> _提示文_
2008年03月30日

自由法曹団が規制改革会議第2次答申(労働分野)批判の意見書を発表

自由法曹団(私たちも加わっている弁護士の団体です)が、2008年3月25日「人間らしく働くルールを破壊し、国民の生存権を否定する規制改革会議第2次答申(労働分野)批判意見書」を発表しました。
http://www.jlaf.jp/jlaf_file/080325roudou.pdf

以下、意見書から、労働者派遣に関する部分を抜粋して紹介します。

> _課題 1_
自由法曹団の意見書を紹介する提示文によると、意見書が発表されたのはいつですか。
> _課題 2_
自由法曹団の意見書を紹介する提示文を、最後の文の後から書き継いでください。

> _与えられた情報_
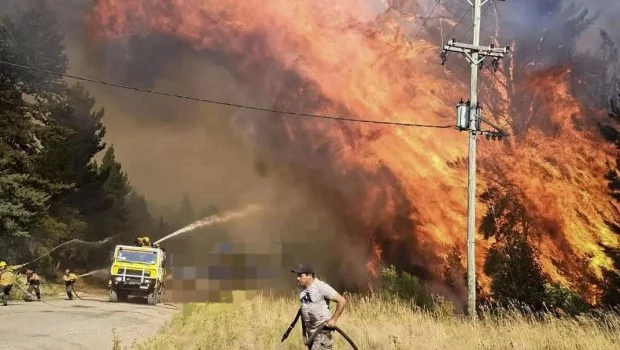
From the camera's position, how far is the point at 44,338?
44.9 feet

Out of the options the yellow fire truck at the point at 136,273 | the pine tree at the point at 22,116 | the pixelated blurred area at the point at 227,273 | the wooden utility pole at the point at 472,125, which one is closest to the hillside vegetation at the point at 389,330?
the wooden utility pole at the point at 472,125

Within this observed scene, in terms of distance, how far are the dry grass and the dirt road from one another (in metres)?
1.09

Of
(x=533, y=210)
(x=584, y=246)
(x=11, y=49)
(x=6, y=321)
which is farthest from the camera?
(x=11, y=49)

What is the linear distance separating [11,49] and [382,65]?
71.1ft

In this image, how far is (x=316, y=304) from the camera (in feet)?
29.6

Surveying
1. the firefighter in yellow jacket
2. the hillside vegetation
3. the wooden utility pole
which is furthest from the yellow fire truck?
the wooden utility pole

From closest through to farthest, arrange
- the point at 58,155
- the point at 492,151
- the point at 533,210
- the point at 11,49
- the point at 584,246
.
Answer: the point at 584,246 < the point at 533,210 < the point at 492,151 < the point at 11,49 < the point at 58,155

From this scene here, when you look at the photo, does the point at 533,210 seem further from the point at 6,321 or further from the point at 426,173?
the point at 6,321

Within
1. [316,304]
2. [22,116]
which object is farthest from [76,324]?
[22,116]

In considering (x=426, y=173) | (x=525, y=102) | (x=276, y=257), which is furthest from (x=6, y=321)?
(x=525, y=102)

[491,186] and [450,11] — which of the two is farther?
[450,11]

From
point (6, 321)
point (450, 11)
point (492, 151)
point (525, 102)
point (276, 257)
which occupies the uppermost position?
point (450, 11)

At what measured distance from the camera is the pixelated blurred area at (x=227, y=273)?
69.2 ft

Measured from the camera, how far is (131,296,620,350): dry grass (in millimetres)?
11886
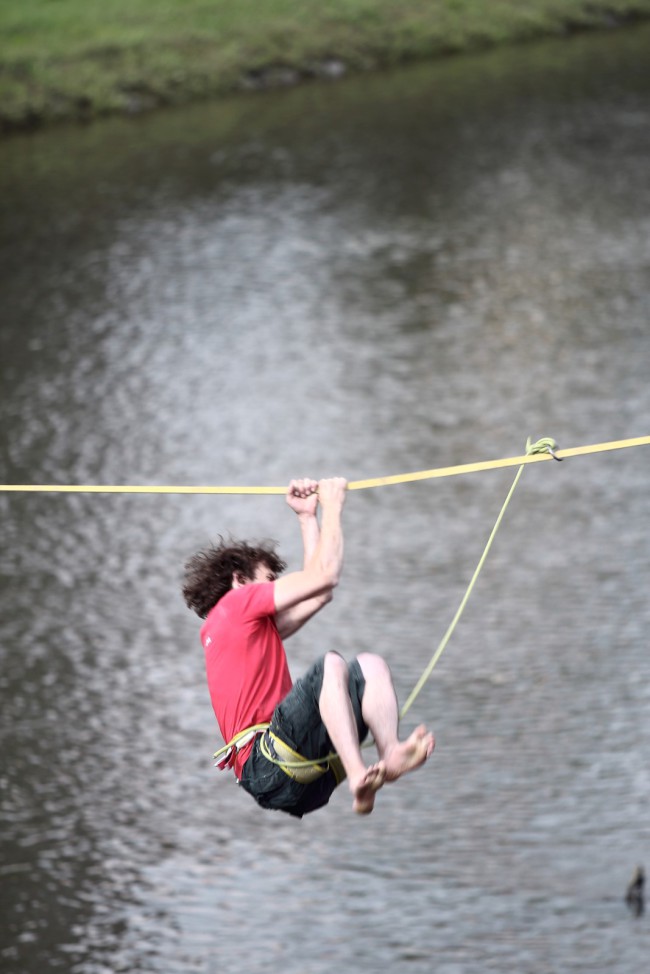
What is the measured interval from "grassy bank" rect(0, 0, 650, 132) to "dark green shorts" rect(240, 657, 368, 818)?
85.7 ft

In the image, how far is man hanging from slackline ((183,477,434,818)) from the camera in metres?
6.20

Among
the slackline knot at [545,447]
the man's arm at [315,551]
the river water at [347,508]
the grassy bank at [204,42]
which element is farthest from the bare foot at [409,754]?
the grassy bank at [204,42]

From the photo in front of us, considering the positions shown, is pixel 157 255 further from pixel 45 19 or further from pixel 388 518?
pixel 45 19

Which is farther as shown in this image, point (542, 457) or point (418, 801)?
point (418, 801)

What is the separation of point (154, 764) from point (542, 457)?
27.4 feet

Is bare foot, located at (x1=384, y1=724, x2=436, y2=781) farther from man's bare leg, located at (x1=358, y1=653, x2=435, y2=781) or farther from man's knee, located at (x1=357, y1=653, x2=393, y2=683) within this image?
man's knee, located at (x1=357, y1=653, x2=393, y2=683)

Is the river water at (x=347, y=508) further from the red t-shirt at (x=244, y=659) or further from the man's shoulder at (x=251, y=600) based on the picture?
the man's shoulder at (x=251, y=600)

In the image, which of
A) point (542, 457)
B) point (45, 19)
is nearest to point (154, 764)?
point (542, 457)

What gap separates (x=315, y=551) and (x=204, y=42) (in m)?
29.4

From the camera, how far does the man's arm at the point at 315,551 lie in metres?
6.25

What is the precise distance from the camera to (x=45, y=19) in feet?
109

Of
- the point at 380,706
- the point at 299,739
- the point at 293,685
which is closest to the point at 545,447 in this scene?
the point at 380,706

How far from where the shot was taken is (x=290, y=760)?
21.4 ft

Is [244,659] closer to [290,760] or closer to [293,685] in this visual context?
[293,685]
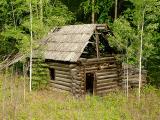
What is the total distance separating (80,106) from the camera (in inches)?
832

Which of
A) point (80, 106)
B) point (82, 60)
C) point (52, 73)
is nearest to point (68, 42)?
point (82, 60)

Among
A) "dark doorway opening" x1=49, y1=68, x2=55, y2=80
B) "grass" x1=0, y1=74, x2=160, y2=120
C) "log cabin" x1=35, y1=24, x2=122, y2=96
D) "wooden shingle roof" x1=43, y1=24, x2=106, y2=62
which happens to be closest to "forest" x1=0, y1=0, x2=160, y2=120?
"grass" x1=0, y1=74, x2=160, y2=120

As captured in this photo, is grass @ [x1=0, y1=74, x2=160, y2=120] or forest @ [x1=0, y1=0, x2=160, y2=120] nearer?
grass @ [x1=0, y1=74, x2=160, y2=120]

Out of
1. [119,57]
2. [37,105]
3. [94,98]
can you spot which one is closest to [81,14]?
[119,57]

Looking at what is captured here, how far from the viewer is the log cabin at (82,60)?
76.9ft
* * *
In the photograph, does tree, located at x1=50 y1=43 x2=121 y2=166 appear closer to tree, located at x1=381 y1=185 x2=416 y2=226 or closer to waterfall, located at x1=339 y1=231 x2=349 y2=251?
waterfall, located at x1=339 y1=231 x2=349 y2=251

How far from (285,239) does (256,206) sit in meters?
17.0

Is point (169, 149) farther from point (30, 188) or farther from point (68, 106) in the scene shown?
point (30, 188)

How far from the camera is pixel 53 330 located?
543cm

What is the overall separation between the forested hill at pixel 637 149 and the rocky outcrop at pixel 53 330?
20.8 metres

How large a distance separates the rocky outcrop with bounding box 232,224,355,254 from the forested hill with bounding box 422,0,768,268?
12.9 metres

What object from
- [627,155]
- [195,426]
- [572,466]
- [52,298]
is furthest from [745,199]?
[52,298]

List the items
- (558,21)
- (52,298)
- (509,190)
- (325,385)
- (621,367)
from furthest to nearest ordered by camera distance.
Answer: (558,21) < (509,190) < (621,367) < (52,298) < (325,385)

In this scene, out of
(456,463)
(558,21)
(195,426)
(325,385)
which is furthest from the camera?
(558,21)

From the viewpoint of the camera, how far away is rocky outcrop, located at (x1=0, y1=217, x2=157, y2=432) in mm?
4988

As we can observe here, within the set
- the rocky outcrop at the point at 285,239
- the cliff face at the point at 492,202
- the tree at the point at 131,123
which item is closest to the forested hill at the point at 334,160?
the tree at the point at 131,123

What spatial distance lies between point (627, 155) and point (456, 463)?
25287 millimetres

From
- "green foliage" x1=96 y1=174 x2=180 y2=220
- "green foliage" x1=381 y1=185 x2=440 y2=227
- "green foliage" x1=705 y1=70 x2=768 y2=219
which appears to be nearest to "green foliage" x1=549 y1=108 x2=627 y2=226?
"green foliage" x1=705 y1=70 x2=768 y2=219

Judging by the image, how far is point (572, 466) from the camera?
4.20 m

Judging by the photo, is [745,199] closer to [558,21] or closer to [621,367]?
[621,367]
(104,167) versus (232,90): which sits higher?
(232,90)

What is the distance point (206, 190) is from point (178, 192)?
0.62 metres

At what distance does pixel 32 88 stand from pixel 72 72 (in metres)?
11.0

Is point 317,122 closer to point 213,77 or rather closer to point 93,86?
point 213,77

> _解答 1_
2008年3月25日

> _解答 2_
第1 【問題意識】について
3 労働者派遣法の規制の完全撤廃を推進
(1)派遣期間の制限と派遣業種の限定の完全撤廃、紹介予定派遣の派遣可能期間の延長
@ 答申は、「いわゆる26業務等以外においては、派遣=『臨時的、一時的』な労働力需給調整システムとの考え方の下、平成15年の派遣法改正によっても、一定期間(長くても3年)に制限されており、しかも同改正により、違反を防ぐ目的で、新たに派遣先に対し雇用申込み義務が課されることとなった。この結果、派遣先企業、派遣労働者ともに派遣就業の継続を望んでいる場合であっても、期間経過前に派遣が打ち切られる事態が発生している。」、「したがって、労働者派遣法は、派遣労働を例外視することから、真に派遣労働者を保護し、派遣が有効活用されるための法律へ転換すべく、派遣期間の制限、派遣業種の限定を完全に撤廃するとともに、紹介予定派遣の派遣可能期間を延長し需給調整機能を強化すべきである。」と主張している。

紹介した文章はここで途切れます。